An infuriating fact about requiring a negative test before boarding an international flight to the United States is that the rules are easily circumvented. Some are enjoying the ride home through the “backdoor” — flying to Canada or Mexico, which don’t require negative tests on inbound flights — then crossing into the United States overland, which also doesn’t require a negative test. There is also no requirement for a negative test before flying within the United States. Even if we wanted to, it was impractical to fly to Canada or Mexico without risking the health of others.

My next call was to my US health insurance provider to ask what to do if my symptoms get worse or my partner gets sick. Since I was overseas, they recommended I use a telehealth service they partner with. I downloaded the app they recommended, but the doctor who signed in refused to talk to me because I was out of state where he was licensed to practice.

We chose to go out and hope we will both test negative as soon as possible so we can catch flights home. This meant that housing became the next big hurdle.

We were staying at an Airbnb, but the guidance on what happens when you contract COVID-19 during your stay is vague and unclear. There are horror stories of Airbnb guests who found themselves in similar circumstances. A couple staying at an Airbnb in Buenos Aires tried to extend their stay after one of them caught coronavirus, but they said Airbnb blocked their account – and their host’s account – leaving them stranded without accommodation.
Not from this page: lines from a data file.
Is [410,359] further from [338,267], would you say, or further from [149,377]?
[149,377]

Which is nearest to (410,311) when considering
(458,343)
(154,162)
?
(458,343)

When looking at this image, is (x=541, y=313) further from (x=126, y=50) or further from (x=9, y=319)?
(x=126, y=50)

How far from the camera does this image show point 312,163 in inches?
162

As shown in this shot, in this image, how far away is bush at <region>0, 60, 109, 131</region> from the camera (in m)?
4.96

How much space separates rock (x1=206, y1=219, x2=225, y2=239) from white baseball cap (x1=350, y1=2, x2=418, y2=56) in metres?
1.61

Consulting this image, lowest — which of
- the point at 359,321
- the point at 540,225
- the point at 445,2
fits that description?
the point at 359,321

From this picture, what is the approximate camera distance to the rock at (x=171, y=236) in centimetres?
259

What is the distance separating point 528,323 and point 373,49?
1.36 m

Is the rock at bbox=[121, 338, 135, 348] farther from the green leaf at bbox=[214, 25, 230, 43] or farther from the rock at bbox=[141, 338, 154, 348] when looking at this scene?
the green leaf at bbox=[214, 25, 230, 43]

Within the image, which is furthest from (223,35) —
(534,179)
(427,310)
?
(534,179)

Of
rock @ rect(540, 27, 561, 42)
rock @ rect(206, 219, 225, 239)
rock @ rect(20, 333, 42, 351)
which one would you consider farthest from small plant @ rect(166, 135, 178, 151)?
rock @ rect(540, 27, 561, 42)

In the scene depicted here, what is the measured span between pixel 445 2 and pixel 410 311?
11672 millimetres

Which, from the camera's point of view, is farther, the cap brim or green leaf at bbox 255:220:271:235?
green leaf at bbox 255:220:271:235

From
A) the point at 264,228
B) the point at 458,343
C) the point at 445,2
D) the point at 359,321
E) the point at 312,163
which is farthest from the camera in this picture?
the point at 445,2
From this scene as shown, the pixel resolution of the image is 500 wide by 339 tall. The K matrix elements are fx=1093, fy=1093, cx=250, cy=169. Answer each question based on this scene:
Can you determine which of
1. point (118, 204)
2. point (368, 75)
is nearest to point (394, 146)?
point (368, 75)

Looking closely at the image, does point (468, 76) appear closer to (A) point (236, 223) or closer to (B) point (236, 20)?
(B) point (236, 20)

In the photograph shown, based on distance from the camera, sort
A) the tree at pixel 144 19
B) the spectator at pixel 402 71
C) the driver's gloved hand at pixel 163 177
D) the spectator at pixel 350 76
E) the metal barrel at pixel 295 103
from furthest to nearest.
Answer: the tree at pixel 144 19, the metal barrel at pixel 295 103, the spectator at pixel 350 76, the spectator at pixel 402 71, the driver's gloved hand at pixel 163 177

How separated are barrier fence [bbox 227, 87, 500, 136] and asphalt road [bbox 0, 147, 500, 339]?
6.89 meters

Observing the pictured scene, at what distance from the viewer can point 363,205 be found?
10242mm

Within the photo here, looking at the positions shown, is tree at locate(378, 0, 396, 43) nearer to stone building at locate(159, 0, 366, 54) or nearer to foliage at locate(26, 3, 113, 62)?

Not wanting to be flagged by an algorithm and find us stranded as well, my editor contacted Airbnb through press channels and asked if Airbnb could put me in touch with customer support to understand what the process was for extending our stay. We didn’t hear back, which suggests either Airbnb was unwilling to help, or it doesn’t have a consistent policy on what happens if someone falls ill while abroad. . Instead, we’ve been left at the mercy of people who are reasonable and don’t kick us out on the spot.

After the five days of isolation, we both tested negative at a local testing site and rushed to reschedule our flights back to the US the next day before the test results expired.

My partner and I were lucky, but we came prepared. If you are traveling overseas, you should bring enough home COVID-19 kits to perform periodic testing while you are traveling. It would have been much worse if we had found out on the last day that we had to scramble to extend our trip by at least another week. We also had travel insurance which specifically included COVID-19 coverage in case we got sick and stranded while we were away. This could help us recoup the costs of extending our trip down the line. But you should always be prepared to do a lot of the legwork and pay out of pocket to extend your stay and rebook your flights, because a lot of the responsibility and decision-making will be on you, even if you’re sick. As to how she didn’t get sick, we kept the windows open at all times and were lucky enough to have an outside balcony where we spent most of our time. And inside the room, we both wore KN-95 masks – even at night when we slept – and cleaned regularly.

We are not the only ones who have effectively been trapped abroad, unable to return home due to the pandemic. A couple stuck in the Maldives at the start of the pandemic on what became their “eternal honeymoon”, but soon found themselves at the center of a logistical nightmare of trying to get home. A similar story with a British woman who was forced to stay in the remote island nation of Tonga due to travel restrictions.